MSPA sponsored the two-day event. It sponsors several special events that bring thousands of people to Montrose each year. This year – Montrose’s 100th anniversary – association members are making a concentrated effort to invite and encourage shoppers to go beyond the special event to get to know the brick-and mortar-businesses as well.
“We tied in a merchant promotional offer,” Dawson said as a way to entice visitors.
Customers who brought receipts from local stores to the MSPA information booth received a gift. The item given was dependent on how much was spent locally.
“It went really well. In the two days we saw from 60 to 75 people who received promotional [gifts],” said Linda McMenamin, events coordinator/marketplace manager for MSPA.

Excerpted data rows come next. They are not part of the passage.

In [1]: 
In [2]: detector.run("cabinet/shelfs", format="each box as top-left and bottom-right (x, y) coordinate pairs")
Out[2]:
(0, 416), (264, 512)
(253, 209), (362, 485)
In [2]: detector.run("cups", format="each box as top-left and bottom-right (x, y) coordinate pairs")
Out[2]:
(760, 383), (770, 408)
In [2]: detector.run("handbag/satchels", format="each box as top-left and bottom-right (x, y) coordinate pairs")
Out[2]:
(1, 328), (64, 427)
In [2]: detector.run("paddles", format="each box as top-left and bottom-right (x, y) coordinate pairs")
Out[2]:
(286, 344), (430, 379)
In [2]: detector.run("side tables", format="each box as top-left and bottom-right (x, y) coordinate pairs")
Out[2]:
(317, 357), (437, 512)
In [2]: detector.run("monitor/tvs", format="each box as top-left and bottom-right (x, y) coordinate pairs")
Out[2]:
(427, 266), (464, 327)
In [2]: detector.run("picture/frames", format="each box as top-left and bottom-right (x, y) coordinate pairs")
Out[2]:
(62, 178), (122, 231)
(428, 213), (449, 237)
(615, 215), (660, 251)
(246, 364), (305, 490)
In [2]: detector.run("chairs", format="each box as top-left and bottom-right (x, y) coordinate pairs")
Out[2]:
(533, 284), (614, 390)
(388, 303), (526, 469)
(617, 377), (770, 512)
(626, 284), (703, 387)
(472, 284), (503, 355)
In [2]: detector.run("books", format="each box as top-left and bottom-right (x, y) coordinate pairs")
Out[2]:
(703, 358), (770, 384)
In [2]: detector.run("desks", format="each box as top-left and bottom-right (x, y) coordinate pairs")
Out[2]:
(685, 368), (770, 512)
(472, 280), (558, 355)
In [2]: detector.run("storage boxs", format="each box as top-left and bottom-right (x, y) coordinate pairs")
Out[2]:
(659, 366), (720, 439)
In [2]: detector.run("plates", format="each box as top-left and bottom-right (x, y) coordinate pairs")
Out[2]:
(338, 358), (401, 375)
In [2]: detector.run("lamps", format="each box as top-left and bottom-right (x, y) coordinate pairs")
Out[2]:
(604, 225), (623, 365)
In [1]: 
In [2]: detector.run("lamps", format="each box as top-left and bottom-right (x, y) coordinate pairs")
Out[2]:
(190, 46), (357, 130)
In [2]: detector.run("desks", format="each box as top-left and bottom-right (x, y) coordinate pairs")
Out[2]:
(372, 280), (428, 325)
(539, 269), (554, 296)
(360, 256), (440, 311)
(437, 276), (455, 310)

She added that a few customers brought receipts of over $600, making the event positive for both the vendors and local merchants.
The importance of keeping it local and having a standard of what defines “arts and crafts” is something all coordinating parties agree on. Ovenden will now begin planning next year’s event, including making sure vendors that are invited are not commercial and keep with the arts and crafts style.
“Some vendors that are too commercial will not be invited back,” Ovenden said.
The event highlighted the small town and community that are important to MSPA. That feeling spread not only to visitors, but also was shared by vendors.
“As the vendors left, they said, ‘See you next year,’” Dawson said. “That’s nice to hear.”